I have been a Dahua cheerleader for years. Slowly drifting away due to better performance from Hik lately. Also, Hik has been much more aggressive pricing wise, to the point it is close to the same cost to me. Thirdly, all of my Dahua OEM dealers have jumped ship to Hik OEM or Uniview. Dahua seems like it is dying.
NOTICE: This comment was moved from an existing discussion: Vandal Resistant IR Illuminators For Correctional Facility
Dahua response from the original discussion:
I assure you, the case is quite the opposite, which is rather apparent when considering our impending new product launches. If you would like to speak at length by phone about any of these developments, or if you would like to cite grievances with me directly, please feel free to contact me at your leisure.
NEXT MONTH NEXT MONTH NEXT MONTH! New Products next month!
Probrem now? No worry... buy the new product next month! Fix all the problems! Buy our dead stock now though plz.... plz?
In fairness to Dahua, Matt reached out to me and is trying his best to resolve my issues with Dahua. Time will tell if they are able to deliver, but I am hoping that they can fix the issues for us quickly.
Jon, thanks for the feedback. How important is Hikvision cutting prices? Alternatively put, if the other things are rectified, how much does it matter / impact your buying of Hikvision's aggressive pricing?
The Dahua pricing I was getting was almost 25% less than Hik at that time. After the aggressive pricing by Hik, and considering the issues we found with the Dahua model in use, we shifted to Hik for now. I will give Dahua a chance to fix the issue and go from there.
I am glad to see you are working it out with Matt. But that begs the question, if the relationship was there, why wouldn't a buyer (end user, integrator, dealer, etc) try to work out concerns before jumping on the pricing bandwagon? Is TCO not a consideration in the price war?
Hikvision isn't cheaper than Dahua. We are paying more for Hik due to the fact we feel they are more reliable and stable at the moment. If Dahua takes a turn for the better, we may go back to them.
You may not know this, but Dahua has had these issues for years. These aren't new concerns. We usually can overlook them, because we control the camera network and can mitigate the risk, but with this particular client, the IT dept isn't willing to give us any help.

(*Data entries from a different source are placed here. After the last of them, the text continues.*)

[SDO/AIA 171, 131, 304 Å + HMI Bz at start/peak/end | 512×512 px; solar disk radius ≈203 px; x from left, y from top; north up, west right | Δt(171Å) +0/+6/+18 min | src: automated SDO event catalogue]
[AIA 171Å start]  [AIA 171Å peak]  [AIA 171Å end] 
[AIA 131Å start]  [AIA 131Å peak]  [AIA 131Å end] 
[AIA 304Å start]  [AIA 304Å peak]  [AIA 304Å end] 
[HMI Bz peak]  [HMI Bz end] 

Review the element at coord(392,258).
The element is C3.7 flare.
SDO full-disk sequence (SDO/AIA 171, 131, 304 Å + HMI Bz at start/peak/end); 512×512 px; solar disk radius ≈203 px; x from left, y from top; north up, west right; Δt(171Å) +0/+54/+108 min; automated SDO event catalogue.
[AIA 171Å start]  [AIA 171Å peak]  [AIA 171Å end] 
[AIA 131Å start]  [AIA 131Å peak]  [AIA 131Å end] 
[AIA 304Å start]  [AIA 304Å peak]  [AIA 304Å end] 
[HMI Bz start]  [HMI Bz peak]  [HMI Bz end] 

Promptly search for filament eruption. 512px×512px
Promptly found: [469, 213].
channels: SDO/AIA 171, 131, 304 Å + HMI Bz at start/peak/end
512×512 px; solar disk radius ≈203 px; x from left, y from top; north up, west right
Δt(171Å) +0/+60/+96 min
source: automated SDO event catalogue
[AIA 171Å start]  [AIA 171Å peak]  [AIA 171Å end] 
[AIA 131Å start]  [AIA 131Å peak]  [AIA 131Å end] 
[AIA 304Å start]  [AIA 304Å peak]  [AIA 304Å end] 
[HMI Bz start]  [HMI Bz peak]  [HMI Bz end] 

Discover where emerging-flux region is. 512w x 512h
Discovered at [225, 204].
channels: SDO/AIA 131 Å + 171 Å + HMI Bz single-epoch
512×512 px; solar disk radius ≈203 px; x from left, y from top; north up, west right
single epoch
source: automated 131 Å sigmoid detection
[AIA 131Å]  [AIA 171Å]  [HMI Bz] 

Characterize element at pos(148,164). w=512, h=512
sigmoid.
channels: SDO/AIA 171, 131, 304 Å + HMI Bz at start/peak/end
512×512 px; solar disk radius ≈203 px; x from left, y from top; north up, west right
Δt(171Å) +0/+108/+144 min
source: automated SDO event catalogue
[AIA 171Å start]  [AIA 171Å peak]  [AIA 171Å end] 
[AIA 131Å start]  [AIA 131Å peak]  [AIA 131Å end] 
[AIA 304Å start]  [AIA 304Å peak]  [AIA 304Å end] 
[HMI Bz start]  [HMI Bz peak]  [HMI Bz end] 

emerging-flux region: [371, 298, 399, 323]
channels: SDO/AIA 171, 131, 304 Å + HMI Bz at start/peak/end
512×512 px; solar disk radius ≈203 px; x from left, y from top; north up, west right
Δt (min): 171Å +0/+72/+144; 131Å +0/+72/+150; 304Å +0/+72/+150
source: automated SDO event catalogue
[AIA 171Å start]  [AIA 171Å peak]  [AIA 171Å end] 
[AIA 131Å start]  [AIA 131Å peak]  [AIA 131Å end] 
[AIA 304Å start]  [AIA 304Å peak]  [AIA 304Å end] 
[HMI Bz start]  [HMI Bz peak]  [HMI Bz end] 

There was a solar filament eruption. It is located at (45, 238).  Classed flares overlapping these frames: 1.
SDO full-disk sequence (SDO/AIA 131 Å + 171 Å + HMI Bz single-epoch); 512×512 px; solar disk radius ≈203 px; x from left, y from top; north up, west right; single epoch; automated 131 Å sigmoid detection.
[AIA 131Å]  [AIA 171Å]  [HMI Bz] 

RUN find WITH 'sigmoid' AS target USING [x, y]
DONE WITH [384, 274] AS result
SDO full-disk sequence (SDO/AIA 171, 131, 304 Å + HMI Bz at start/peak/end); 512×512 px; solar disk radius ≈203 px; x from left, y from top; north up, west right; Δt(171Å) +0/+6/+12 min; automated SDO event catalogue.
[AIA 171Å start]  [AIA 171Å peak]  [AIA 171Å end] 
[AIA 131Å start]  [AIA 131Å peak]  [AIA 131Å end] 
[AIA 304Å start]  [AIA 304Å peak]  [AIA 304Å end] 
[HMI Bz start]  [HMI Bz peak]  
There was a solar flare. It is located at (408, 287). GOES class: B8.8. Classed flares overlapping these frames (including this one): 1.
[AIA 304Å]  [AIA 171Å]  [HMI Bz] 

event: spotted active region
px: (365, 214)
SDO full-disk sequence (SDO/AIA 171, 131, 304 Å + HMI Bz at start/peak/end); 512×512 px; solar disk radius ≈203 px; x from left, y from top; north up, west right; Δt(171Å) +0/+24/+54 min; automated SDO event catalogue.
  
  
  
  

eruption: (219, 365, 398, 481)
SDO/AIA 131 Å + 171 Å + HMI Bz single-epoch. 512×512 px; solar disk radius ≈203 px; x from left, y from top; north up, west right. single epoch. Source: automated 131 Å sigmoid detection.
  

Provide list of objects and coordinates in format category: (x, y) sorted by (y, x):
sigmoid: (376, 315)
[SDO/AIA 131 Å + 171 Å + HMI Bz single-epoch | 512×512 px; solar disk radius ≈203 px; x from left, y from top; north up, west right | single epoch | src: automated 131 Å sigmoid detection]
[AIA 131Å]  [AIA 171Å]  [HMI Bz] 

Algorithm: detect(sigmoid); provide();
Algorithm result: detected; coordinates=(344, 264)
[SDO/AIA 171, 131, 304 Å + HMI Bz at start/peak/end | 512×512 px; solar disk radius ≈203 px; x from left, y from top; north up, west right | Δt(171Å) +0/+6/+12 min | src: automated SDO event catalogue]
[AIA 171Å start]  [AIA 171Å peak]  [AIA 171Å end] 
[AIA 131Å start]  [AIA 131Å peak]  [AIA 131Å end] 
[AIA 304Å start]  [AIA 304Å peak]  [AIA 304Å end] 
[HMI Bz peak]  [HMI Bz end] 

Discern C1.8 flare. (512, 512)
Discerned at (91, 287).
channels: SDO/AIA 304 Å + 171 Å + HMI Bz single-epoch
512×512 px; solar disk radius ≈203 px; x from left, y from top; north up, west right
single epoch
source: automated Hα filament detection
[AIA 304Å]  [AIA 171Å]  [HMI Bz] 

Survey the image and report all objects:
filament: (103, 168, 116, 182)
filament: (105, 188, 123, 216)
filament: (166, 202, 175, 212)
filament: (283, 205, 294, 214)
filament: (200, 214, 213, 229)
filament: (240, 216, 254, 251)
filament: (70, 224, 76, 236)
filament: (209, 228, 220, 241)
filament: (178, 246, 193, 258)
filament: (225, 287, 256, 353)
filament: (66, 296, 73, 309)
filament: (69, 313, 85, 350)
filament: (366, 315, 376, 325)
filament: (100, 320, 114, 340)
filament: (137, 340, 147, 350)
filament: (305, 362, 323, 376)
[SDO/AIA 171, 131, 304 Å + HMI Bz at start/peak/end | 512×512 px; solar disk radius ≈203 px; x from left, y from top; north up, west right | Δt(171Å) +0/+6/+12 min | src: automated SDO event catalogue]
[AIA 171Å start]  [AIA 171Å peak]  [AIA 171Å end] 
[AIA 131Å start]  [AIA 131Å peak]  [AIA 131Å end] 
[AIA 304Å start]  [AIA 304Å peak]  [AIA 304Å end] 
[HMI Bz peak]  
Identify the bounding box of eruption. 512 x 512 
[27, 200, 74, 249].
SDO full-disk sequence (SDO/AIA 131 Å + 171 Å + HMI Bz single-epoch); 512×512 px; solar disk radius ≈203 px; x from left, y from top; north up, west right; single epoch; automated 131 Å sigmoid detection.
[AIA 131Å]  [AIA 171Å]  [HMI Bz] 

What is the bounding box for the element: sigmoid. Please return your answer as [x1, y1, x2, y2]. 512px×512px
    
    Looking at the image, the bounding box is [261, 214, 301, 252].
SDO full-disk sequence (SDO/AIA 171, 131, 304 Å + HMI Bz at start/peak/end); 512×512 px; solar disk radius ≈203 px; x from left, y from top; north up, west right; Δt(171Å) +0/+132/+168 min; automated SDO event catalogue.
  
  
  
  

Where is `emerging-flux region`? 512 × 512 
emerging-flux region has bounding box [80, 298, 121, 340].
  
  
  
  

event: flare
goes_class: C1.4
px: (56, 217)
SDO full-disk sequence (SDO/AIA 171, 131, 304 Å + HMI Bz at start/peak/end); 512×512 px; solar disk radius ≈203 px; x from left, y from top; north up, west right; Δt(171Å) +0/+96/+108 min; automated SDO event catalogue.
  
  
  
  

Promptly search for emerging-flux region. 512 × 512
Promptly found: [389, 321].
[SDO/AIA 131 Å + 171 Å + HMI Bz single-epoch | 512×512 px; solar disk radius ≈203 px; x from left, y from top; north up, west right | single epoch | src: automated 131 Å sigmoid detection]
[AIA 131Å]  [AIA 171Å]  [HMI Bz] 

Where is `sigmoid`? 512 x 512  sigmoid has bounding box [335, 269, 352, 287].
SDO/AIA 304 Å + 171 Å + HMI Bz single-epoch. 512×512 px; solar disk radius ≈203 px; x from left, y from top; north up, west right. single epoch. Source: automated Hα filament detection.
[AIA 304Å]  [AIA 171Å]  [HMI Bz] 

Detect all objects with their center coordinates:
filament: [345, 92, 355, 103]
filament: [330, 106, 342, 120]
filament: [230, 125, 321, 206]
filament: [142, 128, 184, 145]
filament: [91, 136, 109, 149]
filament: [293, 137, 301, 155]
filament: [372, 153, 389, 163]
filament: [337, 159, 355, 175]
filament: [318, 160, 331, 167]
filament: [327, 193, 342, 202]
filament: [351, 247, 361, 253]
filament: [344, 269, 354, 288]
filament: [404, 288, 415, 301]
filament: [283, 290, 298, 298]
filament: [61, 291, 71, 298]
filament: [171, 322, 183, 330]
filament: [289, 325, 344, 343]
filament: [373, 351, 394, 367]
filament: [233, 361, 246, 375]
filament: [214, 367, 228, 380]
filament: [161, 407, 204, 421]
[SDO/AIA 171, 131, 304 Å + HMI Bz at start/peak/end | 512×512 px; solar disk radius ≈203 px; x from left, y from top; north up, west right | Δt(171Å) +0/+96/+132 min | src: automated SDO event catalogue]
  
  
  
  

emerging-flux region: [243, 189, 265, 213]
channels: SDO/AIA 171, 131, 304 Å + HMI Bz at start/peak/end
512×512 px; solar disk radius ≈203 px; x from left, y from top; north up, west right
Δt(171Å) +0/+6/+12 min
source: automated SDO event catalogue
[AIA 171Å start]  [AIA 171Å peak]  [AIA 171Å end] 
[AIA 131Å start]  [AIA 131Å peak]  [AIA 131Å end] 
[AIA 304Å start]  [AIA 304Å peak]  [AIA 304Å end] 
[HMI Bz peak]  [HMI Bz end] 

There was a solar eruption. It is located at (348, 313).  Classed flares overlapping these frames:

Has Dahua not resolved your open issues? I thought I read that your problems were fixed...?
For the 4MP model, the RTSP issue is fixed. However, the OEM is still begging for an update for the 3MP version that still has the RTSP flaw. We have more of the 3MP in service than the 4MP. The latest firmware available for the 3MP IPC-HDBW5302 is 2.420.0.10, which is the defective firmware that shipped on the 4MP.
So, my OEM has spent CONSIDERABLE time working on this issue, begging China for firmware. In fact, he was able to get me 2.6 firmware for the 4MP, which includes their Smart h.264 encoding. He has been unable to get anything newer for the 3MP models though, so they remain vulnerable.
Jon, out of curiosity, what white label Dahua brands have you been purchasing?
We have bought from many Dahua OEMs, all inside the US. Here is a short list of the most used:
1) Nellys
2) GenIV
3) Techvision
4) SavvyTech
5) FLIR (not direct)
Most of these are no longer carrying, or are phasing out Dahua products.
Thirdly, all of my Dahua OEM dealers have jumped ship to Hik OEM or Uniview.
I know Dahua has recently dropped a handful of white label customers, not so much "jumping" to HIK as they are being pushed.
My best guess is to no longer compete with Dahua branded products. I know that when ADI tried to sell me Dahua branded items, their pricing was higher than my sale price to my customers. My purchase price was sometimes 50% less than the ADI price.
hello Jon:
just want to know what problem you have with Dahua products, we will give you all the support you need.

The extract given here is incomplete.